Gunvor Bergström was appointed a governmental deputy assistant in 1966. She was one of the first women to be appointed to a senior post as a civil servant within the Government Offices of Sweden.
Gunvor Bergström was born in Gothenburg in 1927. Her father was a secondary school teacher. She gained her school-leaving certificate in Södertälje in 1945. Two years later she was noted in the large daily newspapers for being awarded a Bachelor of Law with top marks having spent only two and a half years studying instead of the usual four and a half. According to some accounts she subsequently studied law in Paris and London.
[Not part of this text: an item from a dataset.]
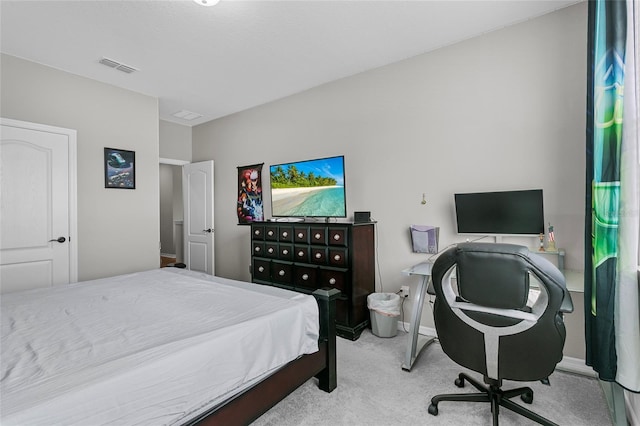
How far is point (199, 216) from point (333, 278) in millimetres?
3115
However, her entries in biographical dictionaries only note her attendance at the London School of Economics from 1952 to 1953. It is possible that Gunvor Bergström’s foreign studies were financed by the doctoral stipend she received in 1952 from the Faculty of Law and Political Science at Stockholm College. Obituary notices released on her death in 2008 mention that she had a male life companion as well as two sisters, who each had their own families.
Gunvor Bergström set out on a career within the judiciary during the 1950s. Aftonbladet printed a report in 1957 stating that the appeal court clerk Gunvor Bergström was chair of a case regarding a young woman accused of robbing a customer who had paid her for sex. Gunvor Bergström apparently then expressed her opinion that the young woman could very easily be reintegrated into society but that there was no functioning system to enable this. This may have been the moment when Gunvor Bergström’s lifelong activism on behalf of young women began.
In 1959 Gunvor Bergström became a co-opted member of the Svea court of appeal and in 1962 she became an associate appeal judge. She was employed as an expert by the department of justice, for instance during the development of a new criminal code. In 1966 she became deputy assistant in the same department. As such she was invited to tea with Princess Sibylla at Stockholm palace in 1967 with 98 other women, as a way of recognising these eminent and qualified women in Sweden.
Gunvor Bergström became known for her role as secretary of the 1965 abortion commission. The commission’s published report, Rätten till abort (“Right to abortion”), was handed over to Arne Geijer, then Minister of Justice, in 1971. Gunvor Bergström was also the governmental representative on Kriminalvårdsnämnden (Swedish prison and probation authority), which was responsible for taking sensitive decisions on releasing prisoners from captivity. She also co-authored an information leaflet on the role and organisation of the surveillance board. Further, she was responsible for an investigation into the possibility of tightening the laws and imposing financial penalties against companies who for example flouted environmental laws. This investigation led to the production of two pamphlets from the department of justice, one on corporate responsibility and the other containing proposals for the legal wording of corporate fines.
Gunvor Bergström was a woman who stood out in her time and she was keen to enter into social debates. In her role as secretary of the recently completed abortion review, she emphatically expressed her support for male contraception in Aftonbladet in 1972; the article headline was “Make boys ‘sterile’ already at school”.
Following the 1986 murder of Prime Minister Olof Palme, Gunvor Bergström joined a group of private detectives, which tried to tie the murder to illegal weapon deals in the wake of the Iran-Iraq war. She also provided legal information to journalist Hanna Olsson when she was writing her book Catrine och rättvisan, 1990. In this book Hanna Olsson presented her interpretation of the infamous death by dismemberment of Catrine da Costa and the ensuing legal wrangles.
Gunvor Bergström lived in Tystberg in Nyköping municipality. After she retired she continued to campaign for free abortions and in 1994 she wrote a polemical article on abortion in Aftonbladet against the Kristdemokrat (Christian Democrat) party leader Alf Svensson. When the trial concerning the murder of Catrine da Costa once again became news towards the end of the 1990s Gunvor Bergström wrote an article for Expressen criticising P O Engqvist’s lauding of the book Döden är en man. In that book the journalist Per Lindberg had dismissed Hanna Olsson’s and other female activists’ interpretations of the case.
Gunvor Bergström died in Nyköping in 2008.